Peach Profiler in action
use peach_profiler::{time_block, time_main, time_function};
// Add the `time_main` macro to the main function
#[time_main]
fn main() {
let answer = {
// Time a block
time_block!("answer_block");
fibonacci(22)
};
println!("{answer}");
}
// Time a function
#[time_function]
fn fibonacci(x: usize) -> usize {
if x == 0 || x == 1 {
return 1;
}
fibonacci(x - 1) + fibonacci(x - 2)
}
---------- Outputs ----------
28657
______________________________________________________
Total time: 1.7490ms (CPU freq 4300860492)
answer_block[1]: 6665, (0.09%, 99.63% w/children)
fibonacci[57313]: 7487891, (99.54%)
To Use
The Peach Profiler will only add the instrumentation needed to profile and
output performance metrics if the profile feature is enabled. Without it just
the Total time will be shown if main is marked with #[time_main].
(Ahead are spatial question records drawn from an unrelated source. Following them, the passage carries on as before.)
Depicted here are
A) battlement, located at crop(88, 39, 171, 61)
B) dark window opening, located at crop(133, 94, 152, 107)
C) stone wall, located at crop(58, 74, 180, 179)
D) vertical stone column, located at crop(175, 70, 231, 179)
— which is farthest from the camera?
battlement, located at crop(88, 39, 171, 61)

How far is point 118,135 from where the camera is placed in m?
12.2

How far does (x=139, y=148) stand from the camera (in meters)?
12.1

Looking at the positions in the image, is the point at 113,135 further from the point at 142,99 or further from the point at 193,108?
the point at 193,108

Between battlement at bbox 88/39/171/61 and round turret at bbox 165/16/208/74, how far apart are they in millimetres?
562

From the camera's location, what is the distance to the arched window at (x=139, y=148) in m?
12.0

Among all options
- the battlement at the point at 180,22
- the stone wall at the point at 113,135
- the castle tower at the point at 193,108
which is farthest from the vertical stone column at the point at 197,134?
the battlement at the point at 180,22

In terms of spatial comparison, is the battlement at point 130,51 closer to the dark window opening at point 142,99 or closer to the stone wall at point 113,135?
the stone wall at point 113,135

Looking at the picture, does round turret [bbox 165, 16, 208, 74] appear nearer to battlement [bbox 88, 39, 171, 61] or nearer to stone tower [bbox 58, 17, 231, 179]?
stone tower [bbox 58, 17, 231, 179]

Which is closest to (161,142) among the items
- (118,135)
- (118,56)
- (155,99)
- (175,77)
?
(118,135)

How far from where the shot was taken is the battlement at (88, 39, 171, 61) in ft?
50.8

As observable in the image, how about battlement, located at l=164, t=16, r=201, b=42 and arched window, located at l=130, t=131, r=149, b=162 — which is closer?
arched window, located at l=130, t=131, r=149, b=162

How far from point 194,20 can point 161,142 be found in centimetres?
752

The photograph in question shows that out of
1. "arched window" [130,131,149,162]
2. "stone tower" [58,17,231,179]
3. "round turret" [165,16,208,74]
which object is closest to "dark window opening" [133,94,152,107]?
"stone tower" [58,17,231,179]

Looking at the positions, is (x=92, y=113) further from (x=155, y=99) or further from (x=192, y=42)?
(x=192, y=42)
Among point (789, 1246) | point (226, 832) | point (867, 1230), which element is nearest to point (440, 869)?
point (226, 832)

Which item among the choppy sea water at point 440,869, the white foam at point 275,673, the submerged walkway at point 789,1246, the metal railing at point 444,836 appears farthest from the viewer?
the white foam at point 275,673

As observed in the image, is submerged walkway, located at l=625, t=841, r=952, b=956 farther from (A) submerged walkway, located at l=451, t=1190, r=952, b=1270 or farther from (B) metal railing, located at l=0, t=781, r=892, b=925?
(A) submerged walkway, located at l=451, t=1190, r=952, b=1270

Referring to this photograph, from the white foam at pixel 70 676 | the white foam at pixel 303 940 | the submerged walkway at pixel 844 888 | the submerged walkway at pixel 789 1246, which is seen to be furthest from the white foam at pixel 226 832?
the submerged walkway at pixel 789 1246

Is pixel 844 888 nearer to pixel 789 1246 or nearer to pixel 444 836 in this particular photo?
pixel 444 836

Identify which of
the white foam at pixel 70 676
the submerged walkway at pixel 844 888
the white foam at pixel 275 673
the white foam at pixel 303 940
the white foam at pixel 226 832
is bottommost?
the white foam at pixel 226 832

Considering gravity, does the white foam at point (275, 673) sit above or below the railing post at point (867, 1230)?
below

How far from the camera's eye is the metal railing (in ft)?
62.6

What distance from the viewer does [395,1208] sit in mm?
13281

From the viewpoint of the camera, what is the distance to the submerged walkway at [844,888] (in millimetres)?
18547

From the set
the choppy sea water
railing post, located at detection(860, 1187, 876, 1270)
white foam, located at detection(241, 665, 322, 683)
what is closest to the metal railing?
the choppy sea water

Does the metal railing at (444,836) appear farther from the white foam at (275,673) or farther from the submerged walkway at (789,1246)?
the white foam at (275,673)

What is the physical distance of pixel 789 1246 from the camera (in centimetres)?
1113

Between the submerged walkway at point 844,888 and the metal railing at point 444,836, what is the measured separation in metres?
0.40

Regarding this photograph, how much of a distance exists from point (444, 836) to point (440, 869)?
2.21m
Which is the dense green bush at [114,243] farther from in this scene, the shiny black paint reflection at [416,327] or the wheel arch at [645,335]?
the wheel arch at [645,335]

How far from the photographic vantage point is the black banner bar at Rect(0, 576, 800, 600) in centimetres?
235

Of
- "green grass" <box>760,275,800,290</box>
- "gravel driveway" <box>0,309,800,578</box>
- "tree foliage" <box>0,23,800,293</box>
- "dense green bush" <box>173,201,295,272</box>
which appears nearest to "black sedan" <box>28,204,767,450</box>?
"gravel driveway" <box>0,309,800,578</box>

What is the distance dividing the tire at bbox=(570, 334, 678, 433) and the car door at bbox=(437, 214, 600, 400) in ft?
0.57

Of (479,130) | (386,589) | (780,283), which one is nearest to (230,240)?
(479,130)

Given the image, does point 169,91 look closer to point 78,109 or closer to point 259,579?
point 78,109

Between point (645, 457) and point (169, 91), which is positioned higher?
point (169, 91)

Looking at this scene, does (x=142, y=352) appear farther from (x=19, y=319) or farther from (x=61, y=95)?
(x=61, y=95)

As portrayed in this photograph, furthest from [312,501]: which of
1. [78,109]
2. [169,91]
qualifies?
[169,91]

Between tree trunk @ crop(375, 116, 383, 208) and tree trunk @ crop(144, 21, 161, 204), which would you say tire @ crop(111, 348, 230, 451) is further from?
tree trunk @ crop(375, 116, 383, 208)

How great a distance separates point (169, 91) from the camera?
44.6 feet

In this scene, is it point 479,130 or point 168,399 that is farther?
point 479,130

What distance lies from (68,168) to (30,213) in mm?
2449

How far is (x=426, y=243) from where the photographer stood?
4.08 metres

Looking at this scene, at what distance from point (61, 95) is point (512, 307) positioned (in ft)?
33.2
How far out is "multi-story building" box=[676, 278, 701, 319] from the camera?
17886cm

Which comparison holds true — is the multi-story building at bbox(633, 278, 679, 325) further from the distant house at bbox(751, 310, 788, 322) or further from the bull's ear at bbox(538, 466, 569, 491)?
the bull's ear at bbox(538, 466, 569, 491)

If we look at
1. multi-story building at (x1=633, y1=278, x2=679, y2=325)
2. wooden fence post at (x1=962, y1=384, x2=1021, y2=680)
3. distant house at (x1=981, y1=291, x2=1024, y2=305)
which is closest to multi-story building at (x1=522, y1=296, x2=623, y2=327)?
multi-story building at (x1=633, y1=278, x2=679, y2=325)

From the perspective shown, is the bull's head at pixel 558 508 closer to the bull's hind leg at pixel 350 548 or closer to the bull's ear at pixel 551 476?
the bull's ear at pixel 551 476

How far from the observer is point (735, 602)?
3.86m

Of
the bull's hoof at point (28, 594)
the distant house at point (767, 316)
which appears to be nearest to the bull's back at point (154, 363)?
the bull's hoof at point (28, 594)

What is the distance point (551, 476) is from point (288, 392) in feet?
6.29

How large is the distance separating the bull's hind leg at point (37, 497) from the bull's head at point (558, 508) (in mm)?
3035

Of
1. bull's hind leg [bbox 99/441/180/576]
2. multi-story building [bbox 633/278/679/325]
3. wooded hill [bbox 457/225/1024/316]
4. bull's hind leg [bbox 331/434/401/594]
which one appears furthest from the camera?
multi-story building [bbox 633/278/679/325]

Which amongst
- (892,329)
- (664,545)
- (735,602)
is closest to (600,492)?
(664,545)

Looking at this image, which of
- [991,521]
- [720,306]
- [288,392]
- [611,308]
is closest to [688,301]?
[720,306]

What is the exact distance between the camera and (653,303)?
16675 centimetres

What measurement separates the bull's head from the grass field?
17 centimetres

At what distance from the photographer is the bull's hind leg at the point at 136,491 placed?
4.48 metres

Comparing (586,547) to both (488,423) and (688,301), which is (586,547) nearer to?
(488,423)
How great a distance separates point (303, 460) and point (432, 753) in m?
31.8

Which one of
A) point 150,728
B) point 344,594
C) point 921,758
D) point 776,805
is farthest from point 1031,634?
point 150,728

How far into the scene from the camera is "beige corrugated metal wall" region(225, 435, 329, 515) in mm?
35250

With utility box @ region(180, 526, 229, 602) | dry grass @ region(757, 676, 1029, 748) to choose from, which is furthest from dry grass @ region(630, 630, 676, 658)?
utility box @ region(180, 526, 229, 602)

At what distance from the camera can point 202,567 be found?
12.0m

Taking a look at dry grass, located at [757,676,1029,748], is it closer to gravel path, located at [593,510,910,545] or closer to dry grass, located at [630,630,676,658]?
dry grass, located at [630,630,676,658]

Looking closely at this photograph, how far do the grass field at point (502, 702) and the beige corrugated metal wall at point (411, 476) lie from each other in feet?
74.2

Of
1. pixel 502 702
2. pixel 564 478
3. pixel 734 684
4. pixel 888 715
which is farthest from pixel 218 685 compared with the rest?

Either add the profile feature with the dependancy in the Cargo.toml file, i.e.:
[dependencies]
peach_profiler = { version = "0.2", features = ["profile"]}
to always profile your code.
Or add a feature to your crate in the Cargo.toml file, i.e.:
[features]
profile = ["peach_profiler/profile"]
And then instrumentation will only be added when your program is run with the
feature specified, i.e. cargo r --features=profile
Run in a no_std env by disabling default features:
[dependencies]
peach_profiler = { version = "0.2", default_features = false }
Debugging
If you are missing a timed function or block from the output there could be the potential for hash
collisions that aren't checked for in the default execution. Running Peach Profiler with the debug
feature will panic with collision information if one is found.